The project is in an economic zone, where foreign investors can buy condominiums. Mr. Saiyalath said he hoped the government would adopt a new law to allow foreigners to own condominiums outside economic zones. In Cambodia, which has such a law, foreign money, especially Chinese, has flooded the property market.
“Once this law is in place, foreigners will be more confident to invest here,” he said. “Look at Cambodia. Our country needs to be developed quickly.”

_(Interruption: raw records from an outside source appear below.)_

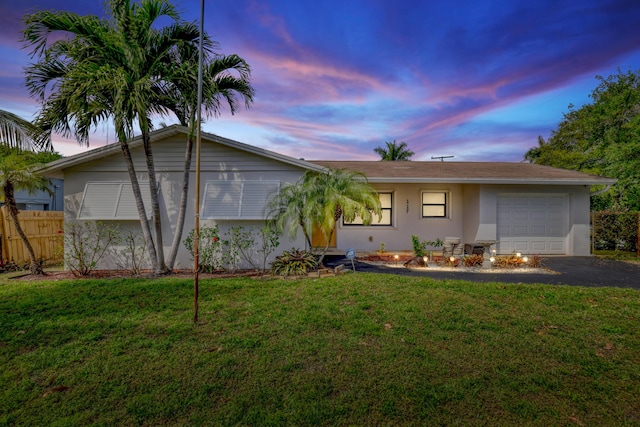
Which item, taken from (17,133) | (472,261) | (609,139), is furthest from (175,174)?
(609,139)

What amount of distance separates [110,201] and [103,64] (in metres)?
3.52

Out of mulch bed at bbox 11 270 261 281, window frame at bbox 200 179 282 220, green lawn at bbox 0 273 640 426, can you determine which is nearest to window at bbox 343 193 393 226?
window frame at bbox 200 179 282 220

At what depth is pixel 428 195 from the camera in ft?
37.8

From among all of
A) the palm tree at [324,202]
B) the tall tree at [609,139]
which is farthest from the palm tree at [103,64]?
the tall tree at [609,139]

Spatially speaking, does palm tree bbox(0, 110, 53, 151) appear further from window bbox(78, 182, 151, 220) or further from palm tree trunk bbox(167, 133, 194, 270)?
palm tree trunk bbox(167, 133, 194, 270)

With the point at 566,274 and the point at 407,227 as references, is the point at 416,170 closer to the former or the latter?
the point at 407,227

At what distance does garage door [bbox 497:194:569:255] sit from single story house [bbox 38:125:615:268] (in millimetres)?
36

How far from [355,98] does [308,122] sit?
296cm

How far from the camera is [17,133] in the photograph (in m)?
6.79

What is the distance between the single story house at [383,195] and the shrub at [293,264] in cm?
82

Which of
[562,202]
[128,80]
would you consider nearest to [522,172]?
[562,202]

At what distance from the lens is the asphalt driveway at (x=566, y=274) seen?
6641mm

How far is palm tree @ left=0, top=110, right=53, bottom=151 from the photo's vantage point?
665 centimetres

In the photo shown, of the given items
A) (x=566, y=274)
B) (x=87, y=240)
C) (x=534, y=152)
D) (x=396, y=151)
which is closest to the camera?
(x=566, y=274)
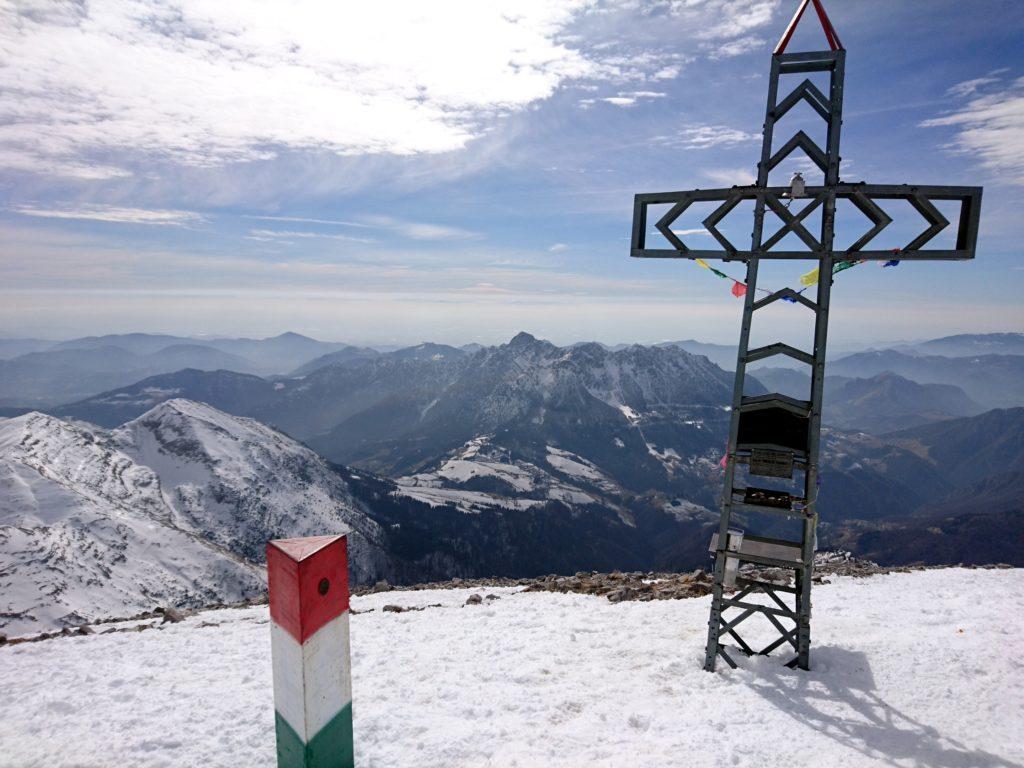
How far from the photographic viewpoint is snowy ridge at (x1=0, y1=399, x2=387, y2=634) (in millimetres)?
86062

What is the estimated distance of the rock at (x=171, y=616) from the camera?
56.1ft

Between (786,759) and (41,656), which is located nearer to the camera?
(786,759)

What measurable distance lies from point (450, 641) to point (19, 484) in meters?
142

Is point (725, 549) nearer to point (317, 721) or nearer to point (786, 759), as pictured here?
point (786, 759)

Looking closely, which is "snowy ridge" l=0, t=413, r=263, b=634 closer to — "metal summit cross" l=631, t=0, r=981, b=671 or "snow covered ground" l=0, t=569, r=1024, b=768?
"snow covered ground" l=0, t=569, r=1024, b=768

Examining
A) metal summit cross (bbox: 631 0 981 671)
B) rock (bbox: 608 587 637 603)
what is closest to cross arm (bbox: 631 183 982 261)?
metal summit cross (bbox: 631 0 981 671)

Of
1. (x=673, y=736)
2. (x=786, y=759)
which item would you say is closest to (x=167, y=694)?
(x=673, y=736)

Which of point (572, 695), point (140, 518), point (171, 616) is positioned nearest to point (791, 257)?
point (572, 695)

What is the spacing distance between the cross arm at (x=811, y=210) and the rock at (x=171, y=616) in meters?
17.7

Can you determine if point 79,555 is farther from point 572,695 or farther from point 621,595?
point 572,695

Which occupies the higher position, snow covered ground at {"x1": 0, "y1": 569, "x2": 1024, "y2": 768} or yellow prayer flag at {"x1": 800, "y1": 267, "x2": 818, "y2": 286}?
yellow prayer flag at {"x1": 800, "y1": 267, "x2": 818, "y2": 286}

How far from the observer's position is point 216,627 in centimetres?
1512

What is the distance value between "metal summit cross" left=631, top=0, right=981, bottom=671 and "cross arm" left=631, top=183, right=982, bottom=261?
0.06 feet

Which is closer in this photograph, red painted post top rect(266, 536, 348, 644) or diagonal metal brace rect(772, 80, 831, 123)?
red painted post top rect(266, 536, 348, 644)
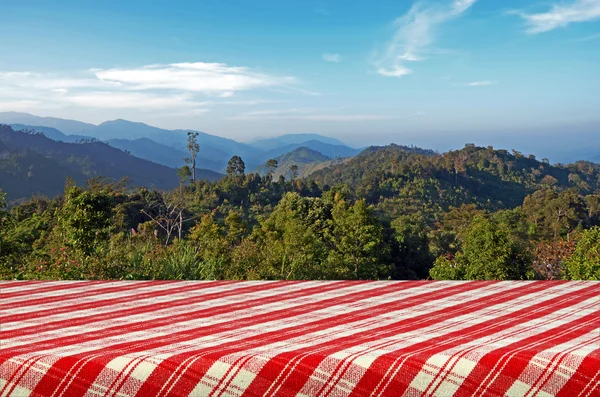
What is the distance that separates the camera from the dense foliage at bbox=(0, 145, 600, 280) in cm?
481

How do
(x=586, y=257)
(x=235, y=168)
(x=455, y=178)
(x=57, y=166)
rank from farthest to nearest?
(x=57, y=166)
(x=455, y=178)
(x=235, y=168)
(x=586, y=257)

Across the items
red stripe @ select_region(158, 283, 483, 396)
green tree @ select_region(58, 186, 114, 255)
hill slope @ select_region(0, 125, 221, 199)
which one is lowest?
hill slope @ select_region(0, 125, 221, 199)

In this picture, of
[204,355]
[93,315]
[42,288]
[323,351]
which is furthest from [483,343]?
[42,288]

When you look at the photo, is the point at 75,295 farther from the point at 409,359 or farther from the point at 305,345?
the point at 409,359

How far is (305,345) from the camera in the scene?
891 mm

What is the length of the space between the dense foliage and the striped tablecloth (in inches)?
93.1

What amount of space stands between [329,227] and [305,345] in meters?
21.8

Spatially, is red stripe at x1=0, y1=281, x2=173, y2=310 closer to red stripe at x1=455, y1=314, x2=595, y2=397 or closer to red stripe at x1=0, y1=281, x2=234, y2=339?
red stripe at x1=0, y1=281, x2=234, y2=339

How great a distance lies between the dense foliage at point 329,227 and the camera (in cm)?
481

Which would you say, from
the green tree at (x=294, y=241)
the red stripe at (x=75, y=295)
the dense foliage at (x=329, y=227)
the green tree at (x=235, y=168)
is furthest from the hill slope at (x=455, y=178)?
the red stripe at (x=75, y=295)

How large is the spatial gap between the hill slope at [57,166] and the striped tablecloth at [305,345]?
2949 inches

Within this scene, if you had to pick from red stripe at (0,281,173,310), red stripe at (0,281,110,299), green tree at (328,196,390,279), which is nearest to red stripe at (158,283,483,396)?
red stripe at (0,281,173,310)

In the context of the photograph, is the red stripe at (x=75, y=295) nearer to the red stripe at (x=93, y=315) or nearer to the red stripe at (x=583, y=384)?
the red stripe at (x=93, y=315)

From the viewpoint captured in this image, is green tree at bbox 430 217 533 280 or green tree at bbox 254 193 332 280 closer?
green tree at bbox 254 193 332 280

China is prioritizing Laos in its Belt and Road investment push. Last November, President Xi Jinping of China and Bounnhang Vorachith, his counterpart in Laos, oversaw the signing of a memorandum of understanding to deepen cooperation through a new Laos-China economic corridor.
“China sees Laos as providing a pathway for rail and road connectivity into Thailand and the rest of Southeast Asia,” said Brian Eyler, director of the Southeast Asia program at the Stimson Center, a nonpartisan policy research center in Washington. Thailand’s military leaders have dragged their feet on the rail line between Bangkok and Vientiane that they originally said would be completed in March. Thailand’s Transport Ministry now projects the line will be completed by 2023, at the earliest.
“The fate of the rail connection from Vientiane to Bangkok is uncertain,” Mr. Eyler said, “which means China’s big Belt and Rail push into Southeast Asia could end inside of landlocked Laos.”
Thailand is wary of getting too close to China, while the Laotian government has been keen to tap into easy Chinese money, said George McLeod, a consultant based in Bangkok.
“Thailand’s low-end manufacturing sector has already been gutted by Chinese competition, and the leadership is acutely aware that closer ties would take a further toll on their economy,” Mr. McLeod said. “Laos is even more susceptible to becoming an unequal partner: It has a tiny population of under seven million and lies directly on China’s southern border with no buffer in between.”